• _Trecho fornecido_:
◆ ◆ ◆ ◆ ◆ ◆ ◆

Google promete dificultar comércio acadêmico

Em maio de 2007, a Google, principal site de buscas da internet, prometeu combater anúncios de venda de trabalhos acadêmicos. O dono de um dos sites que prestam esse tipo de serviço ironizou: "Voce acha mesmo que isso vai pegar?". E ele estava certo. Ainda hoje anúncios de vendas de trabalhos acadêmicos são facilmente encontrados no Google, quase do mesmo modo como verificou o jornal Visão Oeste quando da promessa da Google, na edição 196.


Precisa entregar um trabalho para conseguir o diploma na faculdade? Como diriam os humoristas do Casseta & Planeta, “seus problemas acabaram!”. Basta um computador com acesso à internet, uma busca no Google (o site de busca mais popular da web) digitando palavras como “monografia”, “TCC” ou “trabalhos prontos”, e aparecem inúmeros sites que podem “terceirizar” o serviço para você.

Mas, a partir de junho, essa facilidade tende a diminuir. A Google Inc., criadora do famoso site de busca, promete proibir anúncios de venda de trabalhos acadêmicos. A medida visa atender universidades do mundo inteiro, que reclamam à empresa de alunos que apresentam materiais comprados pela internet.

O doutor Jouberto Cavalcante, coordenador do curso de Direito da Faculdade Integração Zona Oeste (FIZO), diz que a medida é positiva e soma a ações que já vêm sendo adotadas pelo Ministério da Educação (MEC). “Está descarada a comercialização de trabalhos acadêmicos”, protesta. “A prática é imoral. Para o aluno, é a perda de oportunidade de aprender e, para os educadores, é frustrante.

◆ ◆ ◆ ◆ ◆ ◆ ◆

(Trechos de dados)
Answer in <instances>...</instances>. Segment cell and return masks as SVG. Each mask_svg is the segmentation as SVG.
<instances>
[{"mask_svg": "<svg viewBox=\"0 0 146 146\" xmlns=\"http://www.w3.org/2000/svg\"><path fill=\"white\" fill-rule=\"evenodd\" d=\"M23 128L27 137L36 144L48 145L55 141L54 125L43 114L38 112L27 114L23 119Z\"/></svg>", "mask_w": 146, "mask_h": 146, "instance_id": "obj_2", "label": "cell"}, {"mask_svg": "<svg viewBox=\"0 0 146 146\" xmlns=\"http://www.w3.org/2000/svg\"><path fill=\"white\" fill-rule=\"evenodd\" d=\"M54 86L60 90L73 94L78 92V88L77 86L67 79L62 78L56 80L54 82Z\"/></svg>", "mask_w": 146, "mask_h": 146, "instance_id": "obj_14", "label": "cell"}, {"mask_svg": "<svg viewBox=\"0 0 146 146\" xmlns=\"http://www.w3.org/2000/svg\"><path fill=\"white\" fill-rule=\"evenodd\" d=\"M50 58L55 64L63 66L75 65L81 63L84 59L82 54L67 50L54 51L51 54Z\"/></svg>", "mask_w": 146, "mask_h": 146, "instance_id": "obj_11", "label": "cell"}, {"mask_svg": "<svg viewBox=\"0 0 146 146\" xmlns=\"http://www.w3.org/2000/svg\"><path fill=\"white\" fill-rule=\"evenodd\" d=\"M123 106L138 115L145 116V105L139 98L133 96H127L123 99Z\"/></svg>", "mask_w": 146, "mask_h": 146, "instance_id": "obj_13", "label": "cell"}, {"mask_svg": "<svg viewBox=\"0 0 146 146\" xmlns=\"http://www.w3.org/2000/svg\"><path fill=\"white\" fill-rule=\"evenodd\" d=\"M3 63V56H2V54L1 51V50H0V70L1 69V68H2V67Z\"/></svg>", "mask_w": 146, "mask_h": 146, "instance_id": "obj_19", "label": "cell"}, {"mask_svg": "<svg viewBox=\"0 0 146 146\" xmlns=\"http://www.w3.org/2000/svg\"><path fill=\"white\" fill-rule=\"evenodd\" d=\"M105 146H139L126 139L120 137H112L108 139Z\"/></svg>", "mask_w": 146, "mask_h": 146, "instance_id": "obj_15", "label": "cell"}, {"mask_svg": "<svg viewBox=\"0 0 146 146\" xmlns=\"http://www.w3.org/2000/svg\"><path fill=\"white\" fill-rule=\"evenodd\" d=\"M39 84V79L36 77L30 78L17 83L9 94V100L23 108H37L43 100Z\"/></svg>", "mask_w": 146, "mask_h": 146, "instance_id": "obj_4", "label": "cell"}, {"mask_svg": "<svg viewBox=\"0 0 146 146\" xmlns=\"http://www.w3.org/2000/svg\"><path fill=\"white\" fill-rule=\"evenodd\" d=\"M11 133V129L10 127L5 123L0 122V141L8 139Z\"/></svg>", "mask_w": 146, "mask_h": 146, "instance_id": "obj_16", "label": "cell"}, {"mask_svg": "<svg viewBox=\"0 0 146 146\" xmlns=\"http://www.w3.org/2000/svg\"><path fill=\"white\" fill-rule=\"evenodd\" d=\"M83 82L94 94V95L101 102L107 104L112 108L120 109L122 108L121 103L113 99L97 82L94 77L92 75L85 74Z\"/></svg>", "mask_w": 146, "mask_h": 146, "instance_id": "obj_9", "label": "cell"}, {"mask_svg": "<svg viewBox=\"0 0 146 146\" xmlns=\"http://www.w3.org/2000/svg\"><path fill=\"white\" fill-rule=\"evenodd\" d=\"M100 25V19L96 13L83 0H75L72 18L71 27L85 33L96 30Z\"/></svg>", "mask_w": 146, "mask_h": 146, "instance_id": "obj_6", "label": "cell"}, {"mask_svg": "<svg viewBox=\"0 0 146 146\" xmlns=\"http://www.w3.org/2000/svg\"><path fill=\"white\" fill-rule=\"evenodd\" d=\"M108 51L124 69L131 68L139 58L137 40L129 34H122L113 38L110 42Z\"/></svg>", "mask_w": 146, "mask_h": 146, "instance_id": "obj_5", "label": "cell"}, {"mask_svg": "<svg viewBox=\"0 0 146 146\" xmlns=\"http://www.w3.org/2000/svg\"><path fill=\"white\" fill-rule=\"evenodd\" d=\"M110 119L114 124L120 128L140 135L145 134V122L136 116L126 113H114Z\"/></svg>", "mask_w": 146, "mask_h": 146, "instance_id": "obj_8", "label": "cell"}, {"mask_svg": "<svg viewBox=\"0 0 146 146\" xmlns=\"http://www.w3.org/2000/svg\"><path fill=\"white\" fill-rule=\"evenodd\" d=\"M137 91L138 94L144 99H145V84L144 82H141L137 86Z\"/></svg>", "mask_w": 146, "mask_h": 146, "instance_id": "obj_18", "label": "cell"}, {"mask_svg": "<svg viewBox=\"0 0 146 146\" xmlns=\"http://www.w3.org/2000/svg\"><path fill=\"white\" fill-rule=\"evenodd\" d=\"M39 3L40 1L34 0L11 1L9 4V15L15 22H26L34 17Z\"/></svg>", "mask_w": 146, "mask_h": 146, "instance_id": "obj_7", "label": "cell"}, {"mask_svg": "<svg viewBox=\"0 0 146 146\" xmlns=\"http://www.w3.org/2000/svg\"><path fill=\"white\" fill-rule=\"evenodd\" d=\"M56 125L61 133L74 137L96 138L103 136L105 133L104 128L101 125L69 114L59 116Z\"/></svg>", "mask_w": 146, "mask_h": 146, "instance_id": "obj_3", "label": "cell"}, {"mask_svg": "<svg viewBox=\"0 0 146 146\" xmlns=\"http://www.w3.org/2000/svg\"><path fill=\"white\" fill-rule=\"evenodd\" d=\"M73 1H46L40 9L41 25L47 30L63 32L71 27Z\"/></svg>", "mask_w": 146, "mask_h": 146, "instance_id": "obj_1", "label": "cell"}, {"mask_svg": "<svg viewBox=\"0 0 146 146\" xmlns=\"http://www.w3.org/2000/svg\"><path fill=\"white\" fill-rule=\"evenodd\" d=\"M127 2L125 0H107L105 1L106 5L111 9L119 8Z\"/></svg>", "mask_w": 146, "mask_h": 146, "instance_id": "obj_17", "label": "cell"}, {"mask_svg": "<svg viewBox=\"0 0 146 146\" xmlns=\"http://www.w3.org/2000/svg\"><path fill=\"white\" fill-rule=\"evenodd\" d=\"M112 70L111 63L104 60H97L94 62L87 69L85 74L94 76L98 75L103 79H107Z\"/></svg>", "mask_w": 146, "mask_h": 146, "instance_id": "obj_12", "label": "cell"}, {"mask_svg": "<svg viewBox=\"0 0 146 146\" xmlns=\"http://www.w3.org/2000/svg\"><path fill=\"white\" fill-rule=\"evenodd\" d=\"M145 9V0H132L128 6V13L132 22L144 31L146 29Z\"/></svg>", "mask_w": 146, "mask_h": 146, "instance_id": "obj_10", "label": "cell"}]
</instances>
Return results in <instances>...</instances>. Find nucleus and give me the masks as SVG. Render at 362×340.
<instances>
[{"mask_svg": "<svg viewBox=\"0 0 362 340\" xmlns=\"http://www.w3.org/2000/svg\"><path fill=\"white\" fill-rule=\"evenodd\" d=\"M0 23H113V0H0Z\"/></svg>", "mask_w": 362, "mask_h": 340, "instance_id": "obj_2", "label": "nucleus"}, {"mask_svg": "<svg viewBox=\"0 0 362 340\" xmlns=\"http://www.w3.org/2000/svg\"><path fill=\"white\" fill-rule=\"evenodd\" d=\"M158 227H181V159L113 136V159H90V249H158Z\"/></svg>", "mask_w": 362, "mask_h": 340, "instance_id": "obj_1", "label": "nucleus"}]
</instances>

◆ ◆ ◆ ◆ ◆ ◆ ◆

• _Sua tarefa_:
Edite o trecho fornecido: reescreva tudo desde "Mas, a partir" até "comprados pela internet.", trocando "junho" por "julho".

• _Resposta da tarefa_:
Mas, a partir de julho, essa facilidade tende a diminuir. A Google Inc., criadora do famoso site de busca, promete proibir anúncios de venda de trabalhos acadêmicos. A medida visa atender universidades do mundo inteiro, que reclamam à empresa de alunos que apresentam materiais comprados pela internet.